ツリピフェラ「風珠に積んで有った身代わり石だけ持っていれば、後はツリが何とかするの」


聡「ツリピフェラちゃんが居れば、地図に描いて有る三大強国も手を出しにくいとは思うけれど……資金を工面してくれた東洋怪異の皆さんも戦いたくは無い訳だから、普段は温和にしていてね」


ツリピフェラ「ツリは、チューリップちゃん達ともロリポップちゃん達とも仲良しな、温厚な木本プリバドなの」


聡「それなら安心だね」


 武装はそう言ってないけれど、西洋の装備を着けた東洋怪異もそうだったし、そう言う世界なんだろうね。



 一先ひとまず安心してから数分が経った頃、これまでの事を冷静に振り返った僕にはもう一つどうしても確認しておきたい事が有った。

 万が一王道に乗っていた場合に後先が心配されるのはむしろこの子の方だけれど、この子の言う三元素属性にもしも光が入っていれば、その場合に数百年前がつい最近なこの子の事を救うのはきっと僕の役割だからね。


聡「……ねえ、ツリピフェラちゃん。

 もう一つだけ折り入って聴いておきたいんだけれど、木本の女の子が物静かにしているのは本当に種族の特徴なのかな?

 見た所ツリピフェラちゃんも小型種だし、これからは一緒に旅をする訳だから、僕としてはもっと甘えてくれる子が相手の方が嬉しいな」


 言い方はあれだったとも思うけれど、僕もドレスのあの子に肩入れして来た身だからね。 この際、この子の外見だとか、あの子との距離感については気にしないでも良いだろう。

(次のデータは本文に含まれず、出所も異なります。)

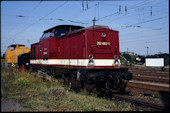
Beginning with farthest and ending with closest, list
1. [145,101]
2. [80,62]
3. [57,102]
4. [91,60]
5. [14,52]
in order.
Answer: [14,52] < [80,62] < [91,60] < [145,101] < [57,102]

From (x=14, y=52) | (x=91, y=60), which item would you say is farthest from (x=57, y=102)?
(x=14, y=52)

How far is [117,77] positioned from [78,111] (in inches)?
117

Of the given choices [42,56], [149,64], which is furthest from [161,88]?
[149,64]

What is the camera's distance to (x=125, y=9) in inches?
564

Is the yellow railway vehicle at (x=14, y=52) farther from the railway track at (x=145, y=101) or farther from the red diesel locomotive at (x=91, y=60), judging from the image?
the railway track at (x=145, y=101)

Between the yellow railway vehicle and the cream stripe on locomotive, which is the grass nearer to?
the cream stripe on locomotive

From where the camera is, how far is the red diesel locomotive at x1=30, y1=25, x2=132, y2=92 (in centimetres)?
720

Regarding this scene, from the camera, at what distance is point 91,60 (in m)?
7.41

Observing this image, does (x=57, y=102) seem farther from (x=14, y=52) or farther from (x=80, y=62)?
(x=14, y=52)

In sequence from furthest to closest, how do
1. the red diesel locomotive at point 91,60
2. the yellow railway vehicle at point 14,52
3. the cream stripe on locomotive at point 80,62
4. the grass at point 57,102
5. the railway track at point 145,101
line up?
the yellow railway vehicle at point 14,52, the cream stripe on locomotive at point 80,62, the red diesel locomotive at point 91,60, the railway track at point 145,101, the grass at point 57,102

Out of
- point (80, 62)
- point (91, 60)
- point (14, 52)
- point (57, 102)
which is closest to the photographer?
point (57, 102)

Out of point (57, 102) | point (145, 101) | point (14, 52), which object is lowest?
point (145, 101)

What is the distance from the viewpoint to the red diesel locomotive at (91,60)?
23.6 ft

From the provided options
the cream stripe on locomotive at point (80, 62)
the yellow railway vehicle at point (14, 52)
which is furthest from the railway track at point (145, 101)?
the yellow railway vehicle at point (14, 52)
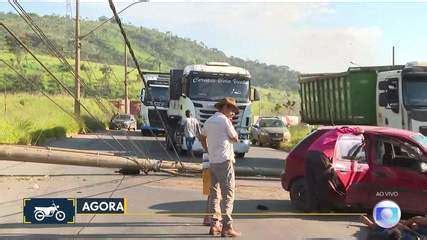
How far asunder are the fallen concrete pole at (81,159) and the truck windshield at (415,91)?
14.1ft

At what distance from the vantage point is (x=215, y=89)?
22.7 meters

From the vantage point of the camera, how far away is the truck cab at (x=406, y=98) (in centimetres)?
1605

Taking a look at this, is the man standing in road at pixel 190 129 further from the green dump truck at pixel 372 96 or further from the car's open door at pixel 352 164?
the car's open door at pixel 352 164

ツリピフェラ「聡お兄さんは……本当に愛情の人なんですね。

 これなら……この分なら、今回はきっと大丈夫です」


 俯き加減に安心してくれたツリピフェラちゃん。

 周りは外圧ばかりだと思うけれど、これについてはきっと大丈夫そうだね。



聡「それじゃあ、ここから先はシュクレの平原だし、2人で外を進もうか。

 確かにこれは風珠だけれど、僕等がその前を歩いていればシュクレの皆も安心でしょう?」


ツリピフェラ「それなら、ここからはツリの手を引いて欲しいの」


聡「それが良いね。 頼ってくれて、ありがとう」


 こうして、この子の手を引きながら移動する運びとなった僕は、夕日を浴びる魔力の実畑を抜けてシュクレの街道に入った。

 魔力の実がソテツとパイナップルを組み合わせた様な低木である事についてはもう慣れっこだけれど、街の造りがこうなっているのはシュクレの地域が東洋怪異とサラマンダーの国に挟まれている言わば中継地点だかららしい。


 争い事に巻き込まれそうな立地だけれど、その都度木本のこの子達が止めて来たのだろう。

 それとも、サラマンダーが東洋以上の豪傑で小型種に手を出さなかったのか、彼女等も隣国相手が忙しくてシュクレに目を遣る暇が無かったのか……いづれにせよ、これなら確かにこの地域は安全だね。



シュクレと思われる銀髪の女の子「ねえ、チューリップちゃん! 何してるの?」


ツリピフェラ「ツリは木本プリバドなの」


 いかにも小型種と言った雰囲気の可愛らしい白ワンピ姿の女の子に対して、全くブレないツリピフェラちゃん。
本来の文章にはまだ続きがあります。